──────── Фрагмент для чтения ────────
Особую роль для Бахтина имело понятие «событие бытия», хотя как подчеркивает С. Гоготишвили, в его текстах не найдено подробного концептуального обоснования этого термина, найдена лишь одна конститутивная характеристика «события бытия» - это форма восприятия (переживания) бытия индивидуальным сознанием (участным, нравственным, религиозным) (См.: [6, с. 402]).

Мы обратим внимание на те составляющие концепции «события», которые непосредственно связаны с биографическим дискурсом. Для Бахтина «единое и единственное событие бытия» - понятие феноменологическое, поскольку живому сознанию бытие является как событие. Его характеристики - «рискованная, абсолютная неопределенность исхода события (не фабулическая, а смысловая)», своеобразное «или-или», ( М. Бахтин цитирует здесь хорошо знакомого ему и близкого по духу Киркегора). Событие - несовместимо с ритмом, оно принципиально внеритмично, поскольку свобода, присущая событию, лежит за пределами ритма в его смысловой транскрипции, какую осуществляет М. Бахтин. «Жизнь (переживание, стремление, поступок, мысль), переживаемая в категориях нравственной свободы и активности, не может быть ритмирована» [13, с. 105]. Событие, для М. Бахтина, - область чистого долженствования, абсолютного «требования-задания», а следовательно - пустоты.

М. Бахтин также пишет о «моменте чистой событийности во мне, где я изнутри себя причастен единому и единственному событию бытия» [13, с.104]. Это - особый внутренний хронотоп событийности, его пространственно-временная структура обнаруживается даже во вряд ли осознанном построении М. Бахтиным самой фразы: «момент (временное)…, где (пространственное)». Именно этот хронотоп событийности нас и будет интересовать более всего, равно как и возможность представить его в рассказе о событии, воплотить «событие жизни» в «событие текста». Между тем, как указывает М. Бахтин, событие стыдится ритма, здесь область «трезвения и тишины», а значит, несказанности. Таким образом, обозначается принципиальная непереводимость события бытия в слово. Тем не менее, стремлением к такому переводу живет духовная культура. В рассказе о жизни, в автобиографических актах она то ищет событие за фабулой, то пытается скрыть «событийность» за чередой происшествий. Иногда же парадоксальным образом «момент событийности» оказывается на «поверхности», в самом рассказе, рассказывании, в самой ткани/текстуре автобиографического акта.
────────
Пожалуйста, определите, согласуется ли с фрагментом о Бахтине каждое утверждение: 1. По Бахтину, событие несовместимо с ритмом. 2. Гоготишвили отмечает, что в текстах Бахтина есть подробное концептуальное обоснование термина «событие бытия». 3. Событие бытия, согласно фрагменту, легко переводится в слово. Ответьте «да» или «нет» и подтвердите каждый ответ точной цитатой из фрагмента. Этот листинг взят из другого источника.
──────── Исходные данные ────────
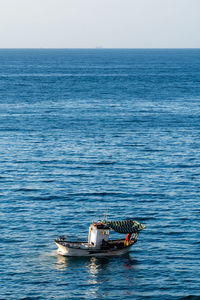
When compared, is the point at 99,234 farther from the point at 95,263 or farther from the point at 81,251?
the point at 95,263

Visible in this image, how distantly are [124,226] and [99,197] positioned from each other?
16982mm

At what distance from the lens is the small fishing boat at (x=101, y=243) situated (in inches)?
2265

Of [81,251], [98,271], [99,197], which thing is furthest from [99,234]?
[99,197]

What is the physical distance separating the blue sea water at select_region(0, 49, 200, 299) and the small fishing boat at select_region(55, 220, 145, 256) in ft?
3.21

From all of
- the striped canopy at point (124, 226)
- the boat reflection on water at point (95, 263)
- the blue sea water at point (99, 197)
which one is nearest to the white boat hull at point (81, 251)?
the boat reflection on water at point (95, 263)

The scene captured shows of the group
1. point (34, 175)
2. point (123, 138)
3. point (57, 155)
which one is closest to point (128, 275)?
point (34, 175)

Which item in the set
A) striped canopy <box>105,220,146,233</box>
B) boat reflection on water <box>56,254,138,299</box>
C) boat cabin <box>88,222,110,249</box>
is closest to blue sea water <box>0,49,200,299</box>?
boat reflection on water <box>56,254,138,299</box>

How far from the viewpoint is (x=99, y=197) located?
76500 mm

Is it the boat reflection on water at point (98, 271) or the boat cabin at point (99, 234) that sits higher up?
the boat cabin at point (99, 234)

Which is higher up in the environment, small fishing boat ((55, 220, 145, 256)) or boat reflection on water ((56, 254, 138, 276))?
small fishing boat ((55, 220, 145, 256))

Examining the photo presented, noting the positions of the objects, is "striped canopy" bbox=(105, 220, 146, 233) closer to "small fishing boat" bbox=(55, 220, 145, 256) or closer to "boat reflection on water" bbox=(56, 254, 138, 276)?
"small fishing boat" bbox=(55, 220, 145, 256)

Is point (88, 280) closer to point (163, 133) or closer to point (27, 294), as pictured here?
point (27, 294)

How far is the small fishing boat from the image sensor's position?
57.5 m

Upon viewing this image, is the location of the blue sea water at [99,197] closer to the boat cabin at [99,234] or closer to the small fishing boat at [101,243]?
the small fishing boat at [101,243]
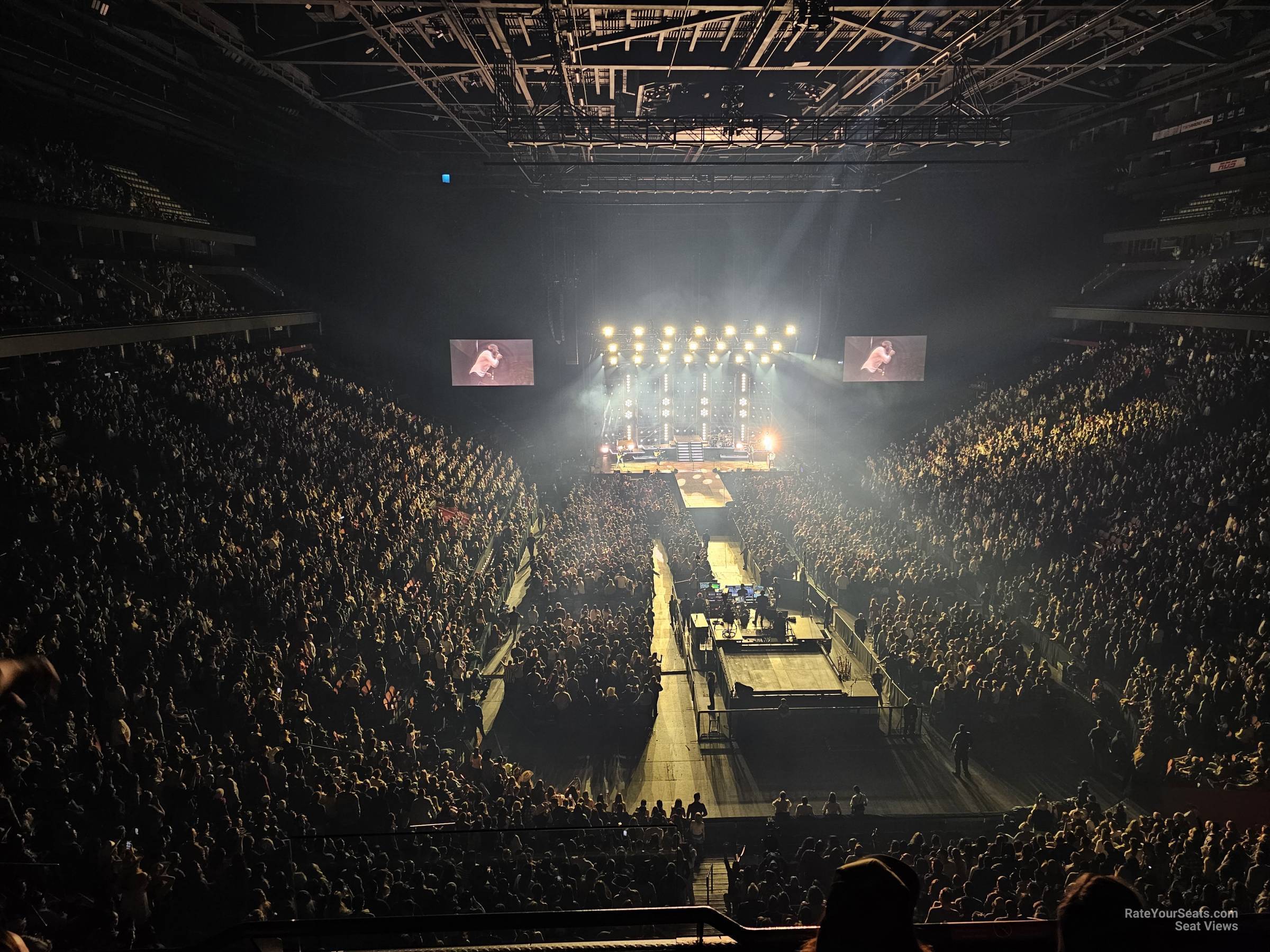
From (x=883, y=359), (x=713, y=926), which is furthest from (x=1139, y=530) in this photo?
(x=713, y=926)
────────
Ответ –
1. Да: «Событие - несовместимо с ритмом».
2. Нет: «в его текстах не найдено подробного концептуального обоснования этого термина».
3. Нет: «обозначается принципиальная непереводимость события бытия в слово».